No último dia 30 de julho, o Conselho de Segurança da ONU aprovou, por 13 votos a zero, uma medida impondo sanções econômicas, caso o governo não atenda às seguintes demandas no prazo de um mês: desarmar as milícias árabes, dar acesso às organizações humanitárias para agir na região e sentar à mesa de negociação com os dois movimentos rebeldes negros de Darfur, o Exército Libertação do Sudão (ELS) e Movimento de Igualdade e Justiça (MVJ). Mas nem todos os países do CS se alinham com os Estados Unidos. A Rússia votou contra a decisão de impor sanções, porque vende armas ao governo sudanês. O Paquistão se absteve, por ser um país de governo muçulmano, e a China, por ter empresas que exploram petróleo no Sudão. O presidente El Bashir, que nega a catástrofe, afirmou que o Ocidente quer intervir pelo único interesse de explorar as ricas reservas de ouro e petróleo no Sudão. O fato é que as sanções econômicas poderão agravar ainda mais a catastrófica situação de um país despedaçado, que está praticamente em conflito interno desde sua independência, em 1956. A principal guerra que aflige o Sudão opõe o norte muçulmano contra o sul cristão e já matou dois milhões de pessoas. Já a investida árabe em Darfur é um conflito étnico que teve início no ano passado, quando rebeldes negros atacaram propriedades do governo, acusando-o de negligenciar a maioria negra e proteger os árabes. Os que se autodenominam árabes são descendentes dos beduínos das savanas que investem contra a população negra de Darfur. Em 1980, muitos deles migraram para a Líbia e se uniram à Legião Islâmica de Muamar Kadafi. O governo islâmico nega, mas a idéia é dizimar os negros para instituir a chamada “supremacia árabe”. Árabes da capital, Cartum, distribuem panfletos convocando muçulmanos de todo o mundo para essa “jihad africana”.

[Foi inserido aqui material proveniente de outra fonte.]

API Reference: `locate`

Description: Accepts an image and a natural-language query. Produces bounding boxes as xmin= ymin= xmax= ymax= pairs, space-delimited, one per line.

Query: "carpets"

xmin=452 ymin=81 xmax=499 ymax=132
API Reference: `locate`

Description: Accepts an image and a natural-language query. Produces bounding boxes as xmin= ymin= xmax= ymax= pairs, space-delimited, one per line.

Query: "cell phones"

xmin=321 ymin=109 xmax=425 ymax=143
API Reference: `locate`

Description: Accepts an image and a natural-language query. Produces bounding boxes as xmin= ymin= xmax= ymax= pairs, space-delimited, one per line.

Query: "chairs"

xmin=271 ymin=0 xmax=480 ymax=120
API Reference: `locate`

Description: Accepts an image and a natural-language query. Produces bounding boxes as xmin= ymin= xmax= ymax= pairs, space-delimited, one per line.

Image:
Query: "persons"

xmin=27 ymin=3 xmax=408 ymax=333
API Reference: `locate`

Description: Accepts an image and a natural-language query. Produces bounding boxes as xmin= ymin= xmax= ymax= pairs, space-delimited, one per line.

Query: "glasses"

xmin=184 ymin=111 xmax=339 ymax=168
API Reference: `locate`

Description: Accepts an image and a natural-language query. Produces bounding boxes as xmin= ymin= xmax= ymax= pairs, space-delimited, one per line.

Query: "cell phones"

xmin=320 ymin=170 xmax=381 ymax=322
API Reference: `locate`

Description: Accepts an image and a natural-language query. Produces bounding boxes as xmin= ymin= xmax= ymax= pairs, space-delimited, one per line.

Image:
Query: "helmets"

A primeira razão para o conflito de Darfur é óbvia: a constante repressão do governo sudanês, que representa a maioria árabe muçulmana, contra a população negra minoritária, que é cristã ou animista. A segunda, pouco comentada, é que, na região de Darfur, os rebeldes negros exigem acesso às três reservas petrolíferas – Abiei, Nilo Azul e as Montanhas Nuba. Esses rebeldes negros ficaram de fora das conversações entre o governo e os rebeldes cristãos do sul, que aconteceram há dois meses no Quênia. Os observadores internacionais temem que a rebelião de Darfur seja uma estratégia dos rebeldes negros para forçar uma intervenção militar do Ocidente. O Reino Unido já colocou cinco mil soldados à disposição. Mas esse número mostra-se irrisório diante do vasto território sudanês, que tem quase o tamanho da França. Além disso, nos últimos 20 anos, não houve policiamento em Darfur e os rebeldes se armaram até os dentes. Hoje, são apenas 300 soldados da Nigéria e da Ruanda, sob o comando da União Africana (UA), que patrulham os vilarejos. Aliás, talvez a solução mais razoável seja o apoio financeiro à paupérrima UA, no momento a organização africana que tem mais credibilidade para agir em Darfur. Os soldados africanos podem ser mais bem-recebidos pelos sudanenes do que os brancos do Ocidente.

Mas, enquanto nenhuma atitude é tomada, 300 mil pessoas podem morrer à míngua. Segundo dados da Organização Mundial da Saúde (OMS), elas estão sujeitas às epidemias de cólera e malária. Com a temporada de chuvas que começou nesta semana, será ainda mais difícil levar ajuda humanitária pelas estradas esburacadas de Darfur. O governo ainda boicota os poucos caminhões que chegam com toneladas de alimentos e remédios. As agências humanitárias calculam que não possuem nem 40% do orçamento necessário para atender as vítimas dessa complicada guerra civil. Em menos de dois meses, dez mil pessoas foram aniquiladas, deixando milhares de crianças órfãs. Está claro que, para socorrer o Sudão, o primeiro passo é uma resolução política. Demorou, mas, diante de tantas atrocidades, o Ocidente despertou para pressionar o regime sudanês. Nas décadas de 80 e 90, o mundo deparou-se incontáveis vezes com o horror das imagens de refugiados etíopes, somalis e ruandenses apodrecendo na desgraça. Motivo suficiente para não repetir a hesitação de intervir.